La supposée menace nucléaire russe, un prétexte pour l’escalade nucléaire
Dans une large perspective, l’article de la BBC peut être appréhendé à travers un autre paru dans le dernier numéro du Monde diplomatique. Le politologue Michael Klare fournit des outils analytiques qui permettent d’inscrire cette rhétorique de la “menace russe” dans un contexte géopolitique plus large. Alors que Barack Obama s’inscrivait, dès 2009, dans une politique d’apaisement concernant la course aux armes nucléaires, la diplomatie américaine a bifurqué sur une escalade nucléaire depuis l’accession de Trump à la maison Blanche. Se basant sur le dernier rapport sur l’ “Évaluation du dispositif nucléaire” des États-Unis publié par le Pentagone le 2 février 2018, Klare observe une dangereuse escalade nucléaire entre États-Unis, Russie et Chine.

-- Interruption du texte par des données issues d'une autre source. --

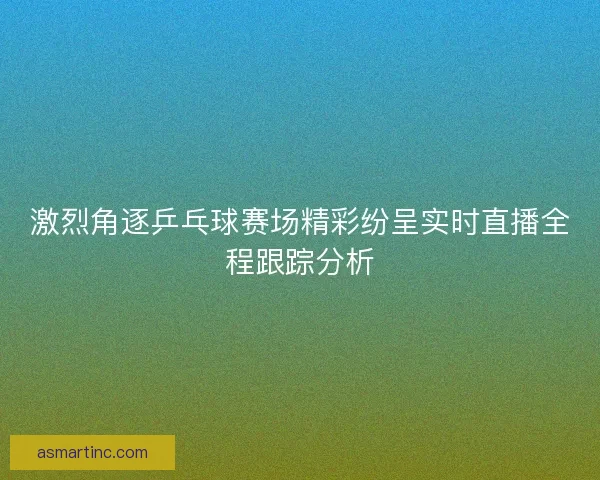 激烈角逐乒乓球赛场精彩纷呈实时直播全程跟踪分析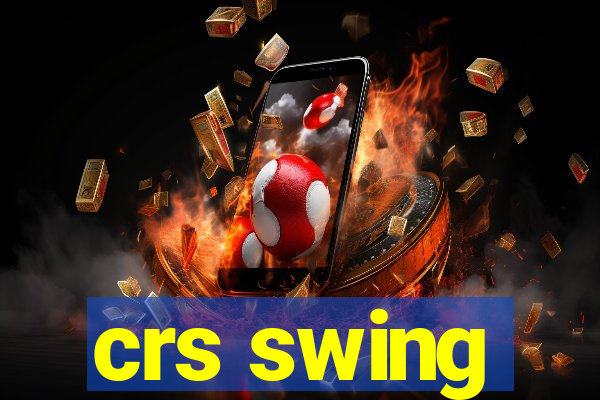 crs swing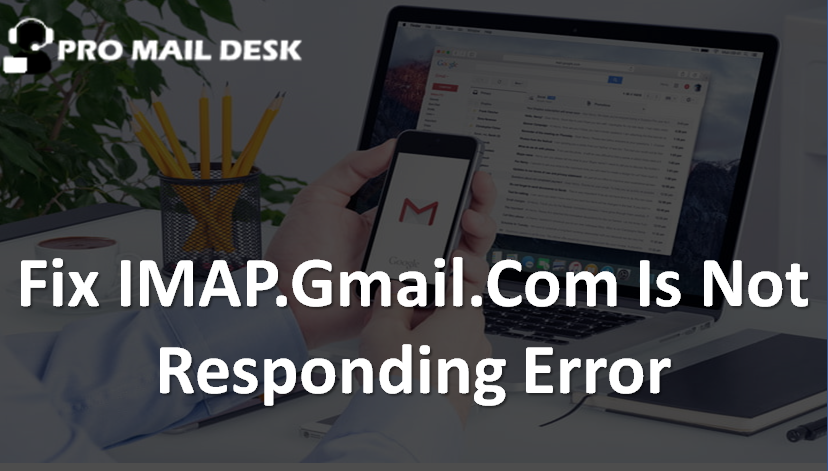 Imap Server Gmail Not Responding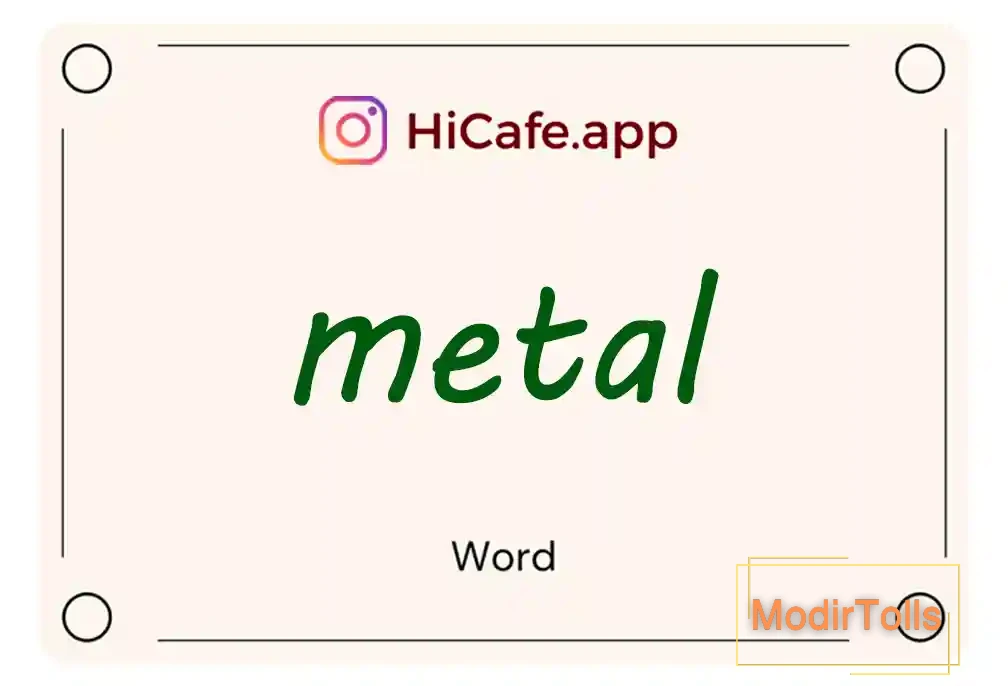 Meaning and usage of metal word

“Les États-Unis, et l’Occident en général, vivent sous la menace nucléaire russe”, telle est l’idée qui traverse l’article de la BBC. Celle-ci perd toute crédibilité quand on apprend qu’en 2016, les États-Unis “occupaient, et de loin, la première place au palmarès mondial des dépenses militaires. Avec 611 milliards de dollars, ils dépassaient la somme des huit pays suivants”, tient à rappeler le politologue américain. Attiser la peur, voilà une stratégie qui s’avère très efficace, aussi bien médiatiquement que diplomatiquement, afin de justifier des milliards de dépenses militaires. Surtout quand on apprend que les États-Unis sont déjà prêts à se doter d’un nouveau arsenal nucléaire pour une facture qui s’élève à 1200 milliards de dollars.